The House Oversight Committee's Government Operations subcommittee quizzed two top officials at the Labor Department's Office of Inspector General June 1 about how the watchdog office holding the agency accountable during the COVID-19 pandemic.

DOL IG Scott Dahl and Assistant IG Elliott Lewis told subcommittee chairman Rep. Gerry Connolly (D-VA.) that their office was reviewing the guidance that DOL and the Occupational Safety and Health Administration developed in response to workplace risks during the COVID-19 pandemic.

"We're evaluating the guidance that OSHA has issued and their activity in terms of efforts in protecting employees as they return to work," Dahl told Connolly.

Lewis added that the DOL OIG would conduct an initial assessment and then review how OSHA was conducting its workplace inspections and enforcements with an initial report coming at the end of June.

Last week, OSHA head Loren Sweatt told Oversight Committee members that it had received some 5,000 COVID-related workplace complaints but had only issued one citation for a bookkeeping violation.

Connolly said aging information technology systems also hurt the DOL in that they could hamper state unemployment agency offices' ability to process unemployment claims and deliver payments.

"We've changed the rules on unemployment, but the problem is that it's run at the state level. Every state has its own rules and parameters, but also its own IT system, that in many cases is simply not capable of handling the volume or programming of changes to what we did to unemployment under the [Coronavirus Aid, Relief, and Economic Security Act]," he said, pointing out that many states still ran on the archaic COBOL programming language.

"To what extent are you going to be looking at very antiquated legacy IT systems that needed to be upgraded and reinvested in if we're going to pump this cash into the economy that it so desperately needs?"

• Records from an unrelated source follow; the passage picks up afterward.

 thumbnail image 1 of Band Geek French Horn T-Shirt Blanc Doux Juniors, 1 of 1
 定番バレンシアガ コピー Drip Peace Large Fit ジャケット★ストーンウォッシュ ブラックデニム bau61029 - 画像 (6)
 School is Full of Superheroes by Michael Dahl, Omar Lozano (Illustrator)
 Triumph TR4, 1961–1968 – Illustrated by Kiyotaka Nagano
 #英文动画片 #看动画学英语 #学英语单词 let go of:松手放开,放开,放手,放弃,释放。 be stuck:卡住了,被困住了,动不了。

Dahl said in response that while upgrades were needed, "during a pandemic wasn't the optimal time" for IT modernization.

"It's definitely something we're looking at. One focus will be what we could be doing now or in the near future so that in the next emergency, the next time we have a disaster situation, that the systems are better prepared," Lewis added.

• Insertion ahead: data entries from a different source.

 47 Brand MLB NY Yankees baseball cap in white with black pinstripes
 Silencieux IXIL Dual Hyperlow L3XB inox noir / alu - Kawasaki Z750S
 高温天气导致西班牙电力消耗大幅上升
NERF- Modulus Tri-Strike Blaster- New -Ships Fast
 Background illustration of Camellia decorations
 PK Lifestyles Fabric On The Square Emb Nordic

Another area that remained high on the IG's list of concerns was its lack of access to the National Directory of New Hires, a point that Rep. Katie Porter (D-Calif.) addressed.

"It's something we've been pressing for for years because it's such a helpful dataset that the Government Accountability Office and states have access too, but as the DOL, we don't," Dahl said in response, referencing the OIG's recently released semiannial report to Congress.

He explained that gaining access to the database would allow the agency to see when and if people were being rehired, which would in turn allow the office to assess whether they were improperly receiving unemployment payments when they were in truth gainfully employed.

Dahl added that the OIG had developed a heat map to coordinate with U.S. attorneys' office and the Justice Department areas to target where unemployment payment fraud was rampant.